* _Supplied records_:
--- start ---

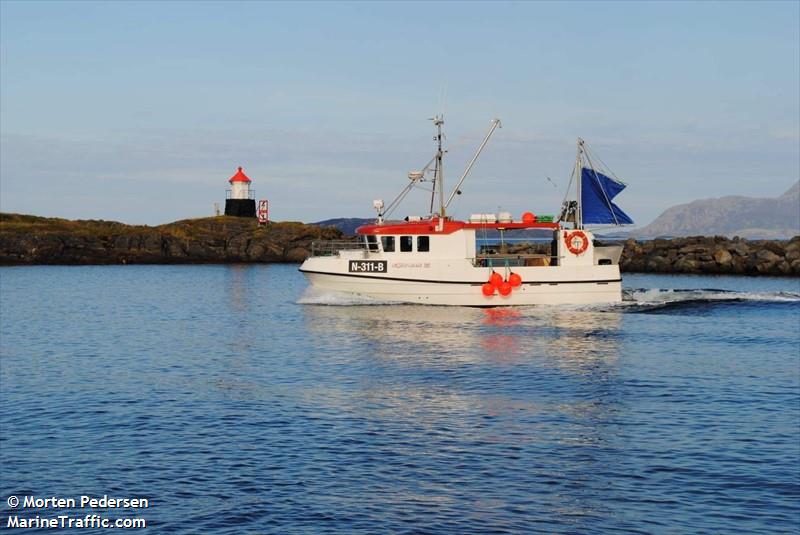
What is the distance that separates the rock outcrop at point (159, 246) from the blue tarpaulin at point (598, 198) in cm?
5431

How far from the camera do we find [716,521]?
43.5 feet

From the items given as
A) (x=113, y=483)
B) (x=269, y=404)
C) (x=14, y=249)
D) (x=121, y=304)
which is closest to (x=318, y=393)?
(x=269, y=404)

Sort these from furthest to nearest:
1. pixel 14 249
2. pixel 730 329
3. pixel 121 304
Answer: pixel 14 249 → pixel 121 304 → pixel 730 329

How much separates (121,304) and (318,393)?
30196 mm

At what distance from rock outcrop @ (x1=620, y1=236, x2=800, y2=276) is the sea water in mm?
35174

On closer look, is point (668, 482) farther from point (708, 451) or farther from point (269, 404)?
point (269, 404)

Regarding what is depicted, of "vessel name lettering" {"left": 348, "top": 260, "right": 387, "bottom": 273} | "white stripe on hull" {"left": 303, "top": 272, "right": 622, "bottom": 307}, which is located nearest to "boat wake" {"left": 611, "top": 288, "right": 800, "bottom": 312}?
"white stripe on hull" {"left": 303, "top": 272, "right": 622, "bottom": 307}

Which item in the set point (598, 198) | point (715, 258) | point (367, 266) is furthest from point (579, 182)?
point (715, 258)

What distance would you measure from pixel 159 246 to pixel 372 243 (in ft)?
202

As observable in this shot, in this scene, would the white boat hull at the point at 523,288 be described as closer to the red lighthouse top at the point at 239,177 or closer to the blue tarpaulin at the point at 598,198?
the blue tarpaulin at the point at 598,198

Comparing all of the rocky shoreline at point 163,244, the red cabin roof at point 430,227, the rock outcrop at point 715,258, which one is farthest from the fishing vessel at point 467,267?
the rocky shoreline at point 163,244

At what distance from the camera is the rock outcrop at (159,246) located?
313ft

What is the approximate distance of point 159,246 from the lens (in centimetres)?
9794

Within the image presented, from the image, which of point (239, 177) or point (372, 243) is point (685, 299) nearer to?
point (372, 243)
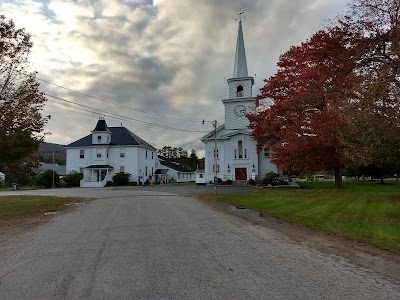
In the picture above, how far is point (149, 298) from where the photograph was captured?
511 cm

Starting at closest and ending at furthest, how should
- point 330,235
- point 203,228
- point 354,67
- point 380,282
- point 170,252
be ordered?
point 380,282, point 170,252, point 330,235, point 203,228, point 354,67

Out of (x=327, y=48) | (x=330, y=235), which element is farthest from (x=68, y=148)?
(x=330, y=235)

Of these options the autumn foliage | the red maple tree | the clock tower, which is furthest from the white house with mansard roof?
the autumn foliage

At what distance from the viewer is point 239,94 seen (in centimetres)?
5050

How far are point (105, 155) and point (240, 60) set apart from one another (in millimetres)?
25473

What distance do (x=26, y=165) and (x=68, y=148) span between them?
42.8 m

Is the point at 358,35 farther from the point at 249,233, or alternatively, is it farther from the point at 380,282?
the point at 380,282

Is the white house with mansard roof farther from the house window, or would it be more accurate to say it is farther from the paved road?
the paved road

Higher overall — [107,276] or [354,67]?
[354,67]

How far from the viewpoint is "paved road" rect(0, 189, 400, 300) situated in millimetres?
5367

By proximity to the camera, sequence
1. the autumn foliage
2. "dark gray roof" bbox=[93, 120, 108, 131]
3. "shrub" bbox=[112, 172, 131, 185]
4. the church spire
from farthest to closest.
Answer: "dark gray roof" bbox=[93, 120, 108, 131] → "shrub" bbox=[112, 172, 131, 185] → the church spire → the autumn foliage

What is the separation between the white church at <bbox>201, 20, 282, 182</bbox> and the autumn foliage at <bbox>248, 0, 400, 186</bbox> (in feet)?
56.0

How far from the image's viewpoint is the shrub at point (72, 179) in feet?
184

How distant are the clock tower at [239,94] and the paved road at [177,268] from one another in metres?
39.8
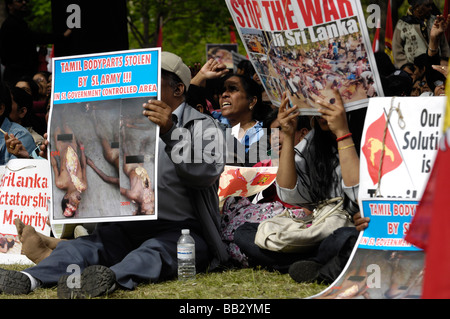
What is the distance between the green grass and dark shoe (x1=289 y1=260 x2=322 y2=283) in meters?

--- end ---

Convert the listing above into a JSON list of strings, one string per line, covering the entire listing and omitting blank lines. Leave the picture markers out of the result.

* _Solution for this exercise_:
[
  "What is the distance that separates the rock outcrop at point (159, 246) from the blue tarpaulin at point (598, 198) in cm?",
  "5431",
  "How far from the camera do we find [716,521]?",
  "43.5 feet",
  "From the items given as",
  "A) (x=113, y=483)",
  "B) (x=269, y=404)",
  "C) (x=14, y=249)",
  "D) (x=121, y=304)",
  "which is closest to (x=318, y=393)?",
  "(x=269, y=404)",
  "Sort these from furthest to nearest:",
  "1. pixel 14 249",
  "2. pixel 730 329",
  "3. pixel 121 304",
  "Answer: pixel 14 249 → pixel 121 304 → pixel 730 329",
  "How much separates (121,304) and (318,393)?",
  "30196 mm",
  "At what distance from rock outcrop @ (x1=620, y1=236, x2=800, y2=276) is the sea water in mm?",
  "35174",
  "On closer look, is point (668, 482) farther from point (708, 451) or farther from point (269, 404)?",
  "point (269, 404)",
  "Regarding what is depicted, of \"vessel name lettering\" {\"left\": 348, \"top\": 260, \"right\": 387, \"bottom\": 273} | \"white stripe on hull\" {\"left\": 303, \"top\": 272, \"right\": 622, \"bottom\": 307}, which is located nearest to \"boat wake\" {\"left\": 611, \"top\": 288, \"right\": 800, \"bottom\": 312}?",
  "\"white stripe on hull\" {\"left\": 303, \"top\": 272, \"right\": 622, \"bottom\": 307}",
  "Which item in the set point (598, 198) | point (715, 258) | point (367, 266) is furthest from point (579, 182)?",
  "point (715, 258)",
  "What distance would you measure from pixel 159 246 to pixel 372 243 (in ft)?",
  "202",
  "As observable in this shot, in this scene, would the white boat hull at the point at 523,288 be described as closer to the red lighthouse top at the point at 239,177 or closer to the blue tarpaulin at the point at 598,198?",
  "the blue tarpaulin at the point at 598,198",
  "Comparing all of the rocky shoreline at point 163,244, the red cabin roof at point 430,227, the rock outcrop at point 715,258, which one is farthest from the fishing vessel at point 467,267?",
  "the rocky shoreline at point 163,244",
  "At what distance from the camera is the rock outcrop at (159,246) located?",
  "313ft",
  "What is the approximate distance of point 159,246 from the lens (in centimetres)?",
  "9794",
  "Within the image presented, from the image, which of point (239, 177) or point (372, 243) is point (685, 299) nearer to?",
  "point (372, 243)",
  "In the picture above, how far is point (149, 298) from where the photograph was captured?",
  "511 cm",
  "Starting at closest and ending at furthest, how should",
  "- point 330,235",
  "- point 203,228",
  "- point 354,67",
  "- point 380,282",
  "- point 170,252",
  "be ordered?",
  "point 380,282, point 170,252, point 330,235, point 203,228, point 354,67",
  "Out of (x=327, y=48) | (x=330, y=235), which element is farthest from (x=68, y=148)?",
  "(x=330, y=235)",
  "Of these options the autumn foliage | the red maple tree | the clock tower, which is furthest from the white house with mansard roof?",
  "the autumn foliage",
  "At what distance from the viewer is point 239,94 seen (in centimetres)?",
  "5050",
  "How far are point (105, 155) and point (240, 60) set apart from one another (in millimetres)?",
  "25473",
  "What distance do (x=26, y=165) and (x=68, y=148) span between them?",
  "42.8 m",
  "Is the point at 358,35 farther from the point at 249,233, or alternatively, is it farther from the point at 380,282?",
  "the point at 380,282",
  "Is the white house with mansard roof farther from the house window, or would it be more accurate to say it is farther from the paved road?",
  "the paved road",
  "Higher overall — [107,276] or [354,67]?",
  "[354,67]",
  "How far from the viewpoint is \"paved road\" rect(0, 189, 400, 300) situated in millimetres?",
  "5367",
  "By proximity to the camera, sequence",
  "1. the autumn foliage",
  "2. \"dark gray roof\" bbox=[93, 120, 108, 131]",
  "3. \"shrub\" bbox=[112, 172, 131, 185]",
  "4. the church spire",
  "from farthest to closest.",
  "Answer: \"dark gray roof\" bbox=[93, 120, 108, 131] → \"shrub\" bbox=[112, 172, 131, 185] → the church spire → the autumn foliage",
  "What is the separation between the white church at <bbox>201, 20, 282, 182</bbox> and the autumn foliage at <bbox>248, 0, 400, 186</bbox> (in feet)?",
  "56.0",
  "How far from the image's viewpoint is the shrub at point (72, 179) in feet?",
  "184",
  "How distant are the clock tower at [239,94] and the paved road at [177,268] from one another in metres?",
  "39.8",
  "What is the distance between the green grass and dark shoe (x1=289 y1=260 x2=322 y2=283) in meters?"
]